|Publication number||US5213414 A|
|Application number||US 07/603,963|
|Publication date||May 25, 1993|
|Filing date||Oct 24, 1990|
|Priority date||Dec 4, 1989|
|Also published as||CA2053845A1, EP0482930A2, EP0482930A3|
|Publication number||07603963, 603963, US 5213414 A, US 5213414A, US-A-5213414, US5213414 A, US5213414A|
|Inventors||Bennett M. Richard, Michael H. Johnson|
|Original Assignee||Baker Hughes Incorporated|
|Export Citation||BiBTeX, EndNote, RefMan|
|Patent Citations (15), Referenced by (35), Classifications (23), Legal Events (6)|
|External Links: USPTO, USPTO Assignment, Espacenet|
This application is a continuation-in-part of copending application Ser. No. 521,019, filed on May 9, 1990, which is a continuation of U.S. Ser. No. 445,420, filed on Dec. 12, 1989 (U.S. Pat. No. 4,944,347).
This invention relates to an apparatus and method for creating slurries which can be used for a multitude of applications, including completion or workover systems in subterranean wells.
During some aspects of the completion or workover of a subterranean oil, gas injection or disposal well, particularly in offshore areas, such as the Texas and Louisiana Gulf Coast area, it has been frequently found that the production zones are such that the produced fluid, whether it be oil or gas or mixtures thereof, will carry with it, through the subterranean well conduit and to the top of the well, solid matter, commonly referred to as "sand." Such abrasive solids are undesirable for a number of reasons. For example, erode surface equipment and flowlines and sand in the production fluids can cut seals in well tools, such as safety valves and the like, as well as adversely affect pumping action of well pumps and the like.
In the past, those skilled in the art have attempted to abate such production of sand within the production fluids by "gravel packing" the well. This procedure customarily has entailed the introduction of a larger solid, such as bauxite, sintered bauxite, glass beads, or gravel or similar solids into a pumpable fluid, such as water, brine, polymeric gel, or the like, at the top of the well, through the well, and deposited exteriorly around a screen system carried on the production conduit. The solid particulate gravel-packing matter is deposited in an annular area that is defined between the exterior of the screen assembly and the interior of the subterranean wellbore. Upon a deposition of such gravel-packing solids within such annular area, the carrier fluid is pumped through the screen, through the well conduit to the top of the well and may be recycled therethrough by introduction of additional gravel-packing solid matter thereto, until the well is satisfactorily gravel packed, with or without a screen.

----

**Tasks to perform**
1. Rewrite the patent extract from "This invention relates" to "in subterranean wells.", changing "slurries" to "mixtures".
2. In the patent extract, which company is the original assignee?

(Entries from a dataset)
----

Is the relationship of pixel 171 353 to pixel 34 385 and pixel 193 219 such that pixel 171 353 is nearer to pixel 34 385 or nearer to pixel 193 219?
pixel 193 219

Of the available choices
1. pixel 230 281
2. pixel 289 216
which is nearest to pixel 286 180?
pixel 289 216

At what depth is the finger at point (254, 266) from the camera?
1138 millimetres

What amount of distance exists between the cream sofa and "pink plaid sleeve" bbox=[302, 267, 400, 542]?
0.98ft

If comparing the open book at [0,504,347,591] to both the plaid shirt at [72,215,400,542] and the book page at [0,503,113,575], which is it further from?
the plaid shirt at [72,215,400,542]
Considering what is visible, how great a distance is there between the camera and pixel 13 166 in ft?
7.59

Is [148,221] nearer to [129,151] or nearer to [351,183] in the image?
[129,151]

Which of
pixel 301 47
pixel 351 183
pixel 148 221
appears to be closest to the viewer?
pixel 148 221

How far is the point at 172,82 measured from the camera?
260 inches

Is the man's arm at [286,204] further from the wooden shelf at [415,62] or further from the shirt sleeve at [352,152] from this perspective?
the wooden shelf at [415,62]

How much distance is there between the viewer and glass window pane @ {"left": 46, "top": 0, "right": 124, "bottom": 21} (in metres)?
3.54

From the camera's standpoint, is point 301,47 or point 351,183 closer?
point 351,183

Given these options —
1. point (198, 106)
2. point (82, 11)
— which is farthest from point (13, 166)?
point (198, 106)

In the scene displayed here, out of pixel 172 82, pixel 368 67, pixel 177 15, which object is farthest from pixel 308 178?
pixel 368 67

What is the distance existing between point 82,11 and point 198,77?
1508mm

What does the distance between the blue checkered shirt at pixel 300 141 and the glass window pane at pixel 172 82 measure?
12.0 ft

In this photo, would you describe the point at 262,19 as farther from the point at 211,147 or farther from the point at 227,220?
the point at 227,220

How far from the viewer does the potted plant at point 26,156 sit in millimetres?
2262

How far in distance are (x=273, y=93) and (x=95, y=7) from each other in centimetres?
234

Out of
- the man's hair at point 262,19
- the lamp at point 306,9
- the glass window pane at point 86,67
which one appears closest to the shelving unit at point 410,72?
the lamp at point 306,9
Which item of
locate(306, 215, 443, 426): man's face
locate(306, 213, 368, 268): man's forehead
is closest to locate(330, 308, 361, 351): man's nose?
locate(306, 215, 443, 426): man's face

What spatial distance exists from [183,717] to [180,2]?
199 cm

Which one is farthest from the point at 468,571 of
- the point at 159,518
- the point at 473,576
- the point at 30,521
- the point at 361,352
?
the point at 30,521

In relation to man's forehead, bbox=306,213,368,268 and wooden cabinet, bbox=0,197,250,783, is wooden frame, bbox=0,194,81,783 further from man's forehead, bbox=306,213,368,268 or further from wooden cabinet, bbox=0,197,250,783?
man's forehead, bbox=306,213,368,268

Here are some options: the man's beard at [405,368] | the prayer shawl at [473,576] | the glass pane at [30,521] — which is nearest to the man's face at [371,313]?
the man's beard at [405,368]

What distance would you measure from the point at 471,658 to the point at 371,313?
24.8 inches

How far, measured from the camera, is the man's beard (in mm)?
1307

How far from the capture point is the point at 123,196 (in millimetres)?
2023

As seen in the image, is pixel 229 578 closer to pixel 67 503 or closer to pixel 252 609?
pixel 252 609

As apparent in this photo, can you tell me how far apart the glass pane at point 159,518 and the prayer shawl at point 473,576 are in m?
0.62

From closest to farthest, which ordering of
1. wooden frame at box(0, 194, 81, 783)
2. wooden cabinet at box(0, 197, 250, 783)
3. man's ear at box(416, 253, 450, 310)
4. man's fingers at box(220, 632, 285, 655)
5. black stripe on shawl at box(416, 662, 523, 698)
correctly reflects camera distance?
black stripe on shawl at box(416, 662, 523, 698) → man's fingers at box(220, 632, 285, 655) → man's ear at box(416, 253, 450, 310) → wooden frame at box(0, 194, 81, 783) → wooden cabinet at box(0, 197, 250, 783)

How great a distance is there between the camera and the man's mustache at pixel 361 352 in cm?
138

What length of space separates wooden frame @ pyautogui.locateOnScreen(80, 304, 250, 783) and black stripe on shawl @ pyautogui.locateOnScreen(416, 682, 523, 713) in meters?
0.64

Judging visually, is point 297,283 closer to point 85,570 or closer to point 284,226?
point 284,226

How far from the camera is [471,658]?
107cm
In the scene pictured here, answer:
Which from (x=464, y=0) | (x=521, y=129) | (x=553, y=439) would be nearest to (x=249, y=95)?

----

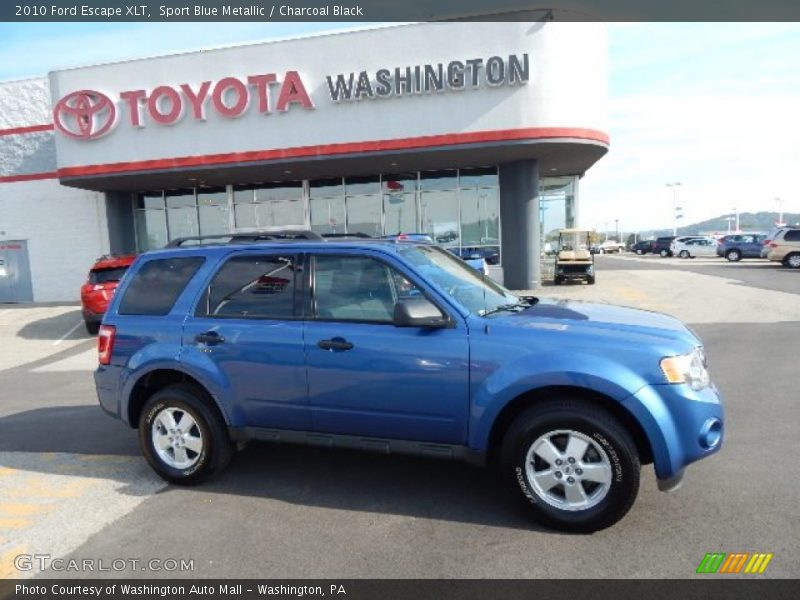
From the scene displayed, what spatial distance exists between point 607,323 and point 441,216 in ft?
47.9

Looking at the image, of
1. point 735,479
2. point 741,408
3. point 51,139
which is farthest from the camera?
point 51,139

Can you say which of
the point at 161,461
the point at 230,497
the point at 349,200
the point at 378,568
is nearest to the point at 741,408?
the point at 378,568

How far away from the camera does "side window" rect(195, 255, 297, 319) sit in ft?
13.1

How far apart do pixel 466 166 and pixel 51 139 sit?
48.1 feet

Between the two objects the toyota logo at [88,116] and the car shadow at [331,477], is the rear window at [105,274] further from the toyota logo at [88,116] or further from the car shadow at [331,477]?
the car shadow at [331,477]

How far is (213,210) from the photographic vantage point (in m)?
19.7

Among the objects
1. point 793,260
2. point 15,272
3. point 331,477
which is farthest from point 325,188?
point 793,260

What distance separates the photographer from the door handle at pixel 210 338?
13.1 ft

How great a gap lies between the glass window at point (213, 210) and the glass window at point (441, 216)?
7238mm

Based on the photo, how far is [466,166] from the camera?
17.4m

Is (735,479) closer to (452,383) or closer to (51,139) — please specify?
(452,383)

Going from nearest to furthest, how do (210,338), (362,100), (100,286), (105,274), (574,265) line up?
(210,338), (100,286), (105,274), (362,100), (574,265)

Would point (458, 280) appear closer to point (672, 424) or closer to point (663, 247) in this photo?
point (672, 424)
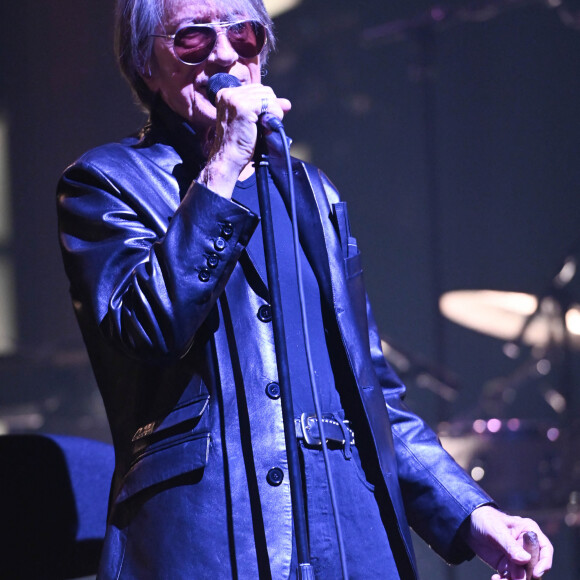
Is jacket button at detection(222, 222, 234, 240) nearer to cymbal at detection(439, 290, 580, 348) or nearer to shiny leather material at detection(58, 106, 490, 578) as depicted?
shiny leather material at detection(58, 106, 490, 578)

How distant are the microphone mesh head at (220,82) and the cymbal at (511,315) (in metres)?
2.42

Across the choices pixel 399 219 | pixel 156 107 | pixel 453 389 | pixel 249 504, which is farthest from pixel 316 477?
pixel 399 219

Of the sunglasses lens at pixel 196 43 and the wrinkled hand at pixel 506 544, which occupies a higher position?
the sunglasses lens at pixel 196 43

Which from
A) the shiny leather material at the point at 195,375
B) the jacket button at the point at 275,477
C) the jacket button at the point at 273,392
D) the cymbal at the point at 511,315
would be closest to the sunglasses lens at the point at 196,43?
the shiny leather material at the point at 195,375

----

**Solutions to the tasks**
1.
This invention relates to an apparatus and method for creating mixtures which can be used for a multitude of applications, including completion or workover systems in subterranean wells.

2. Baker Hughes Incorporated